Some four to five days later, with the waters still slowly receding, the word started to spread around the village and the nearby town of Chokwe that lost children had been taken to the large camp for displaced people in Chaquelane, some 60 kilometres away. Anxious to find out what happened to Celso, the mother borrowed 30,000 Meticais, just over three dollars, for public transport to and from the camp, where some 40,000 displaced people have gathered.

"I had been so worried. At first I did not know where Celso had been taken to," said the mother. "Then I heard that he was in Chaquelane and was sick. So I had to come as quickly as possible."

She was overjoyed that her trip had been worthwhile. Despite having malaria and a very high fever, Celso also said he was happy. "I knew my mother would collect me. I missed my family."

But Celso goes back to a different home than the one he knew before the floods. "Our home and machamba (plot of land) is destroyed and we have no food," conceded Elsina. "We used to have plenty of maize and vegetables. Now I do not know what I am going to do to feed my children."

"But I do not want to stay here in the camp. I must go home and make sure that the few remaining things I own are not stolen, " she said.

Following the floods, almost half a million people are dependent on food aid for their survival. Most flood victims were farmers. Now their plots are submerged under a sea of muddy water.

In Chaquelane, there are still 52 children separated from their families. A week earlier, when the camp was first open, the number was 105. Unlike the other displaced people in the makeshift camp who sleep under trees, the children at least have one tent to share and receive food cooked by a group of Catholic nuns.

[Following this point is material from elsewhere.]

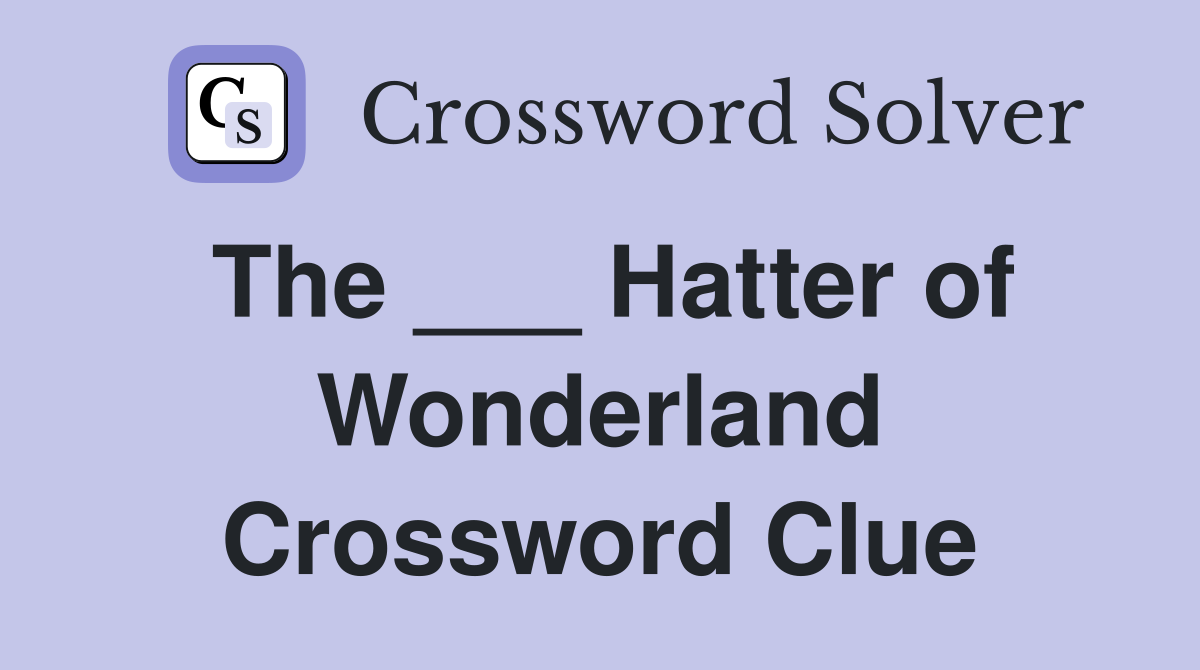 The ___ Hatter of Wonderland Crossword Clue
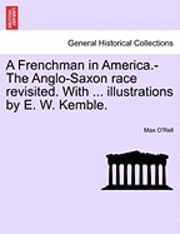 Max O'Rell - A Frenchman in America.-The Anglo-Saxon Race Revisited. with ... Illustrations by E. W. Kemble., Häftad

Of the 52 boys, only three are girls. One of the nuns, Alda Macuacau, says, " the reason why we have so few girls is that the girls are too attached to their mothers. They did not want to get on the helicopter and leave their mothers behind. I saw one girl refusing to leave the trees. She drowned with her mother."

One of the girls remaining at the centre is 11-year-old Eliza Albino, who admitted she did not want to be pulled up into the helicopter and leave behind her aunt who was looking after her. "My aunt forced me to go and said she would follow later. I was crying to stay with her."

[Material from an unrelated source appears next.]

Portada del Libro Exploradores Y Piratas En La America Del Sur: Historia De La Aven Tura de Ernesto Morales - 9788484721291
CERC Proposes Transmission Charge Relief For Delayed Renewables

Eliza has heard that her aunt has survived the floods but has not yet been able to see her. The last time they were together, floodwater had come up to their shoulders. "I just did not know where the water was coming from. I thought I would die. I have never experienced anything like that before," said Eliza softly.

Eliza looked frail and thin. She is receiving treatment for malaria. "My joints all ache and my feet shrivelled up from being a whole day in the water. I had no food or water to drink."

UNICEF is working with NGOs and the Government to register all children separated from their parents. Some of the parents have already collected their children, but across the flood-ravaged south of Mozambique hundreds are still unaccompanied. It is also likely that some children may have been orphaned by the disaster. In such cases efforts will be made to reunite the children with other family members or with another family in their community.

Photos and the details of the child will be taken of each child and sent to the children's villages. Meanwhile the priority is to make sure that the children have tents to sleep in, food and medical care.

As Celso leaves to his home area, a lorry drives slowly around the dusty, smoky overcrowded camp. A young boy sits pensively at the back of a lorry with a man who is calling over a megaphone in the local language Shangaan, "Do you know this boy, Narciso, is he yours? Or your neighbours? Ask around. He has lost his family."